#### Direction
Print the material below word for word, from the first line to the last, without changing anything.

#### Data for this task
■ ■ ■ ■
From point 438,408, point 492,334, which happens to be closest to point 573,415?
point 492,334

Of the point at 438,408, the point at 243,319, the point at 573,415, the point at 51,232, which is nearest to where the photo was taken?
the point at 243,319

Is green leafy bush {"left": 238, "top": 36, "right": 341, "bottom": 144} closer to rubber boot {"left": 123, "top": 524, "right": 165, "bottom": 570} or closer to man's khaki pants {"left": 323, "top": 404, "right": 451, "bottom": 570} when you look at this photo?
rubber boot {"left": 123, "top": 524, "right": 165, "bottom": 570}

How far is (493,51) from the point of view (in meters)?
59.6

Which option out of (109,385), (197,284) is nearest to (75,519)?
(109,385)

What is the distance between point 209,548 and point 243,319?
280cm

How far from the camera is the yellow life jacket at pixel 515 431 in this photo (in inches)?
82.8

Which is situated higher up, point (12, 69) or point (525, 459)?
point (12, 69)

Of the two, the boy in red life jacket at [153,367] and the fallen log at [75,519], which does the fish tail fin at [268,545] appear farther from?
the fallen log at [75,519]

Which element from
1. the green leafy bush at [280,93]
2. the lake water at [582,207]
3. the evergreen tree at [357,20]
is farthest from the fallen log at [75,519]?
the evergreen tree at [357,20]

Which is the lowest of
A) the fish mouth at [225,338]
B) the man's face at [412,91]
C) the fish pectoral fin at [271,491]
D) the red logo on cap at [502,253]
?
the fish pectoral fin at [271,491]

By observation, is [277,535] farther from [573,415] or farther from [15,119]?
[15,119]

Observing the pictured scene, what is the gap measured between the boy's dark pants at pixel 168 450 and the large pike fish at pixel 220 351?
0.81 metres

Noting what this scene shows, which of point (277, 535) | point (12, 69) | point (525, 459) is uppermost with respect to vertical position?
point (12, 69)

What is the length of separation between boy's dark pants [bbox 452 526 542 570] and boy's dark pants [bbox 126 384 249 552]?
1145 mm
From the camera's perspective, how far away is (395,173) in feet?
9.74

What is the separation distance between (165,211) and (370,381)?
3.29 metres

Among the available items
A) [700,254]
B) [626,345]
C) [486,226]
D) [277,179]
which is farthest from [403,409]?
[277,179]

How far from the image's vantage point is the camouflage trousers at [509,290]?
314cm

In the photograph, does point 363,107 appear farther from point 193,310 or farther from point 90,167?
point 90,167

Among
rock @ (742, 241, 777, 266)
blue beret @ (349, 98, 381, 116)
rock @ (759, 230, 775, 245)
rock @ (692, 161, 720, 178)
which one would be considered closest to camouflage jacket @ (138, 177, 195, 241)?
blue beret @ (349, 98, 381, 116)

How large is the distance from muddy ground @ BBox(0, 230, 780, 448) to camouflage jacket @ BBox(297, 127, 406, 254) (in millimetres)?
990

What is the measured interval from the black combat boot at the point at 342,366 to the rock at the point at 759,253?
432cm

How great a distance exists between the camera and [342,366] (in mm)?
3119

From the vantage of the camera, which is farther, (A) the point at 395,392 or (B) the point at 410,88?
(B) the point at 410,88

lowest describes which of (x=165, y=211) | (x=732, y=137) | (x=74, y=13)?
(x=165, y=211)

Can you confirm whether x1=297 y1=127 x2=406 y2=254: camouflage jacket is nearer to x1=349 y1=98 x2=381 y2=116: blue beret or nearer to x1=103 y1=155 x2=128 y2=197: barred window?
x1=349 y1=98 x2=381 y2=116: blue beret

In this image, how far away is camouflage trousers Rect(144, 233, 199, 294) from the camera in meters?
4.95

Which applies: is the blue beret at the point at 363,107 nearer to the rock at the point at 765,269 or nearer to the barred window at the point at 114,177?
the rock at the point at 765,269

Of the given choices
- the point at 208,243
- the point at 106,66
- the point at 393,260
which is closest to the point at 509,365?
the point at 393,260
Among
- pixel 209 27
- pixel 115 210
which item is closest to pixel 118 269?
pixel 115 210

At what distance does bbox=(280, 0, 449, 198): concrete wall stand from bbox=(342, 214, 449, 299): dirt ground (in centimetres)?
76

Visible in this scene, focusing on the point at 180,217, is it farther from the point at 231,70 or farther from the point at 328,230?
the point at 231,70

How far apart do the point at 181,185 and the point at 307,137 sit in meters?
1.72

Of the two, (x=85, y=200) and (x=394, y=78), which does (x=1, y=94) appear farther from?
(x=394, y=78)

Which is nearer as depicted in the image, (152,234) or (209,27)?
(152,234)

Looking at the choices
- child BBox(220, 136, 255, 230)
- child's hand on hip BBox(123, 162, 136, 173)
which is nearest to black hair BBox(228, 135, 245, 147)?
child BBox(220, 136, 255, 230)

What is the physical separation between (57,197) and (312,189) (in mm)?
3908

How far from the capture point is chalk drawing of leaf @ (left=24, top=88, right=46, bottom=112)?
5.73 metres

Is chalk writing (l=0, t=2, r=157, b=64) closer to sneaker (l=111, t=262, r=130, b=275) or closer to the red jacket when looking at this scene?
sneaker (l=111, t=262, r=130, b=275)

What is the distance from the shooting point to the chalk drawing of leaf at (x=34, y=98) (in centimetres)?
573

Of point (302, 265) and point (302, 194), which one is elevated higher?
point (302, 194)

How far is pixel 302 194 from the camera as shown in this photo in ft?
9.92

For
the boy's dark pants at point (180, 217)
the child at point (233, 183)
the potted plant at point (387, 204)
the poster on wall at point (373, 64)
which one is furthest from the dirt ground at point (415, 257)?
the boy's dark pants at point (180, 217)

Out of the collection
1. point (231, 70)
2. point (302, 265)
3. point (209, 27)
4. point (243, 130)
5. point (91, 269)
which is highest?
■ ■ ■ ■
#### Answer for the task
From point 438,408, point 492,334, which happens to be closest to point 573,415?
point 492,334

Of the point at 438,408, the point at 243,319, the point at 573,415, the point at 51,232, which is nearest to where the photo was taken?
the point at 243,319

Is green leafy bush {"left": 238, "top": 36, "right": 341, "bottom": 144} closer to rubber boot {"left": 123, "top": 524, "right": 165, "bottom": 570} or closer to man's khaki pants {"left": 323, "top": 404, "right": 451, "bottom": 570} when you look at this photo?
rubber boot {"left": 123, "top": 524, "right": 165, "bottom": 570}

How far is (493,51) from the point of view (in meters)?
59.6

Which option out of (109,385), (197,284) is nearest to (75,519)?
(109,385)

What is the distance between point 209,548 and point 243,319?
280cm

How far from the camera is the yellow life jacket at pixel 515 431 in this photo (in inches)?
82.8

Which is situated higher up, point (12, 69) or point (525, 459)?
point (12, 69)

Of the two, the boy in red life jacket at [153,367] and the fallen log at [75,519], which does the fish tail fin at [268,545] appear farther from?
the fallen log at [75,519]

Which element from
1. the green leafy bush at [280,93]
2. the lake water at [582,207]
3. the evergreen tree at [357,20]
is farthest from the fallen log at [75,519]?
the evergreen tree at [357,20]

Which is the lowest of
A) the fish mouth at [225,338]
B) the man's face at [412,91]
C) the fish pectoral fin at [271,491]
D) the red logo on cap at [502,253]
?
the fish pectoral fin at [271,491]

By observation, is [277,535] farther from [573,415] or farther from [15,119]?
[15,119]

Observing the pictured scene, what is the gap measured between the boy's dark pants at pixel 168 450 and the large pike fish at pixel 220 351?
0.81 metres

Noting what this scene shows, which of point (277, 535) | point (12, 69) | point (525, 459) is uppermost with respect to vertical position?
point (12, 69)

What is the length of separation between boy's dark pants [bbox 452 526 542 570] and boy's dark pants [bbox 126 384 249 552]?
1145 mm
From the camera's perspective, how far away is (395,173) in feet?
9.74

What is the separation distance between (165,211) and (370,381)?
3.29 metres

Among the available items
A) [700,254]
B) [626,345]
C) [486,226]
D) [277,179]
which is farthest from [403,409]?
[277,179]

How far from the image's vantage point is the camouflage trousers at [509,290]?
314cm

In the photograph, does point 363,107 appear farther from point 193,310 or farther from point 90,167?
point 90,167

Among
rock @ (742, 241, 777, 266)
blue beret @ (349, 98, 381, 116)
rock @ (759, 230, 775, 245)
rock @ (692, 161, 720, 178)
which one would be considered closest to camouflage jacket @ (138, 177, 195, 241)?
blue beret @ (349, 98, 381, 116)

How large is the distance from muddy ground @ BBox(0, 230, 780, 448) to camouflage jacket @ BBox(297, 127, 406, 254) (in millimetres)?
990

What is the measured interval from the black combat boot at the point at 342,366 to the rock at the point at 759,253?
432cm

How great a distance exists between the camera and [342,366] (in mm)?
3119

From the vantage of the camera, which is farther, (A) the point at 395,392 or (B) the point at 410,88?
(B) the point at 410,88

lowest describes which of (x=165, y=211) | (x=732, y=137) | (x=74, y=13)?
(x=165, y=211)

Can you confirm whether x1=297 y1=127 x2=406 y2=254: camouflage jacket is nearer to x1=349 y1=98 x2=381 y2=116: blue beret or nearer to x1=103 y1=155 x2=128 y2=197: barred window?
x1=349 y1=98 x2=381 y2=116: blue beret

In this image, how far away is camouflage trousers Rect(144, 233, 199, 294) from the camera in meters?
4.95

Which applies: is the blue beret at the point at 363,107 nearer to the rock at the point at 765,269 or nearer to the barred window at the point at 114,177?
the rock at the point at 765,269

Of the given choices
- the point at 208,243
- the point at 106,66
- the point at 393,260
which is closest to the point at 509,365?
the point at 393,260
Among
- pixel 209 27
- pixel 115 210
which item is closest to pixel 118 269?
pixel 115 210

At what distance does bbox=(280, 0, 449, 198): concrete wall stand from bbox=(342, 214, 449, 299): dirt ground (in centimetres)?
76

Visible in this scene, focusing on the point at 180,217, is it farther from the point at 231,70 or farther from the point at 328,230?
the point at 231,70

How far apart do the point at 181,185 and the point at 307,137 sit in meters?
1.72

Of the two, (x=85, y=200) and (x=394, y=78), which does (x=1, y=94) appear farther from?
(x=394, y=78)

Which is nearer as depicted in the image, (152,234) or (209,27)?
(152,234)

Looking at the choices
- child BBox(220, 136, 255, 230)
- child's hand on hip BBox(123, 162, 136, 173)
which is nearest to black hair BBox(228, 135, 245, 147)?
child BBox(220, 136, 255, 230)

What is the physical separation between (57,197) and (312,189) (in mm)?
3908

How far from the capture point is chalk drawing of leaf @ (left=24, top=88, right=46, bottom=112)?
5.73 metres

Is chalk writing (l=0, t=2, r=157, b=64) closer to sneaker (l=111, t=262, r=130, b=275) or closer to the red jacket when looking at this scene?
sneaker (l=111, t=262, r=130, b=275)

What is the distance from the shooting point to the chalk drawing of leaf at (x=34, y=98) (in centimetres)?
573

Of point (302, 265) and point (302, 194), which one is elevated higher?
point (302, 194)

How far is pixel 302 194 from the camera as shown in this photo in ft?
9.92

For
the boy's dark pants at point (180, 217)
the child at point (233, 183)
the potted plant at point (387, 204)
the poster on wall at point (373, 64)
which one is furthest from the dirt ground at point (415, 257)?
the boy's dark pants at point (180, 217)

Out of the collection
1. point (231, 70)
2. point (302, 265)
3. point (209, 27)
4. point (243, 130)
5. point (91, 269)
which is highest?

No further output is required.